On the issue of possible abuse of dominance in the grocery sector, the Bureau commissioned studies by Dr. Stephen Ferris of Carleton University's Department of Economics, Dr. Guofu Tan of the University of British Columbia's Department of Economics and Dr. Jean-François Wen of the University of Calgary's Department of Economics to gain a better understanding of the current situation in Canada. Following these studies, enforcement guidelines on abuse in the grocery sector will be released this Fall for public review and comment.

Last year, I appeared before the Committee to discuss the VanDuzer Report. Following up on commitments I made to members at that time, the Bureau has issued abuse of dominance enforcement guidelines and substantial progress has been made in developing guidelines on unreasonably low pricing policies.

In closing, I would reiterate that the amendments in Bill C-23 are indeed timely. We need to take concrete steps to address the growing problem of illicit contest scams targeted at Canadians and, from Canada, such scams targeted at our friends in other countries.
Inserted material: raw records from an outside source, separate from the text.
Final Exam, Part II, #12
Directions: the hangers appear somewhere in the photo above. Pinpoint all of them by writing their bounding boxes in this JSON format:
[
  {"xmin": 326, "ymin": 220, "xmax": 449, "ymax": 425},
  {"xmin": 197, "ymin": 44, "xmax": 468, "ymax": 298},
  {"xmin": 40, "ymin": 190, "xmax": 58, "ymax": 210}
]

We need the necessary tools to obtain evidence located abroad to make informed decisions about competition in Canada. And, finally, we need to ensure that the Competition Tribunal process is streamlined to meet the needs of those who appear before it. Ultimately, Bill C-23 is about ensuring Canada has modern and responsive framework legislation that promotes healthy and vigorous competition for the benefit of all Canadians.

I would like to thank the Committee for this opportunity to discuss Bill C-23. I would be pleased to answer any questions you may have.